Sitting before him in the flesh, I was just the kid he met at the train station. He spoke to me as if to an ally about the enemy. Except that I was the enemy, too. He couldn’t — or didn’t — apply his ideology to the human face in front of him.
It was only later that I realized the phenomenon was reciprocal. He had his notion of a liberal Jewish journalist and I had mine of a Trump supporter.
Of course, I would like to think mine less bigoted than his. He was, in some ways, exactly what I expected. He believed Barack Obama was a Muslim. He said true Americans shouldn’t frequent Stop and Shop “because the foreigners own that.” And he saw the Affordable Care Act as just another example of how “our fucking government fucking takes from me all the fucking time.”
His entire worldview was saturated with nostalgia for a bygone America, for the “days of the factories and the workers and the work-for-your-40-years-and-collect-your-pension [lifestyle].” That, he said, was America. And that America may be irrecoverable.
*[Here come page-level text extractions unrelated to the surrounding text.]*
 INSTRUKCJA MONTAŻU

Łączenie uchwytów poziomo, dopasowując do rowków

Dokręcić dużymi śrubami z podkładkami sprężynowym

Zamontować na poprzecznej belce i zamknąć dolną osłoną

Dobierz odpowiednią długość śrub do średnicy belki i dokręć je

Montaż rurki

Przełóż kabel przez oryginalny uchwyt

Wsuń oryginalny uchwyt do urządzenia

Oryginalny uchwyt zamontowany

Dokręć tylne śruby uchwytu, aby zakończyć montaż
“I don’t think it’s ever coming back,” he said. “Did you ever watch “Leave It to Beaver”? “Lost in Space”? Just watch an episode or two of those just to see how polite and cordial and respectful people were back then when I was a kid growing up. Even the Flintstones. It’s just amazing.”
Not everyone, though, enjoyed that politeness and cordiality and respect. He knew that. But he perceived no contradiction.
When I asked what he thought of stop-and-frisk tactics, he reminisced about a past era.
“Once upon a time in the quiet little town where I live, if you were black driving some foreign car with the tinted windows and the music playing, your ass should have been pulled over,” he said. “Because I want to know what the hell you’re doing.”
When he expressed sentiments like this, it was hard to be a reporter, to play the neutral inquirer. And yet for all the appalling opinions he expressed, I found myself unable to wholly dislike him. It wasn’t that he defied my expectations. It wasn’t that I could relate to him. It was the details: His recollection of the awe he felt watching a space shuttle launch; his longing to see the Sagrada Familia; his wish that he “could earn a good solid living with health care and retirement cutting grass.”
Humanity is not conditional on politics; humanity is in the details. It is hard to hate someone whom you imagine to be as complex as you are.
Ladies and gentlemen, can I have your attention please. Our final stop, Washington, D.C., will be next in just a few minutes. Please take this time to look around your seat and the overhead luggage rack for all personal items. Please be mindful there is a gap between the train and the station platform. Once again ladies and gentlemen, Washington, D.C., our final stop, in just a few minutes.
It was past midnight, and I’d talked to the man for more than three-and-a-half hours. The other two people at our table had long since deserted.
We got up to gather our luggage. Both of us stood in the aisle watching the station slide by in the window.
Ladies and gentlemen now arriving, now arriving at our last stop, Washington, D.C. Please watch your step and please enjoy your night. Once again ladies and gentlemen, this is our last stop, Washington, D.C.
As the train slowed, he turned to me.
“You got me thinking a lot tonight,” he said. “I mean it.”
I wasn’t sure what to say, so I smiled. We shook hands. I noticed the slight deformity of his right hand and remembered what he told me about having to give up riflery and switch to pistol shooting. The train stopped.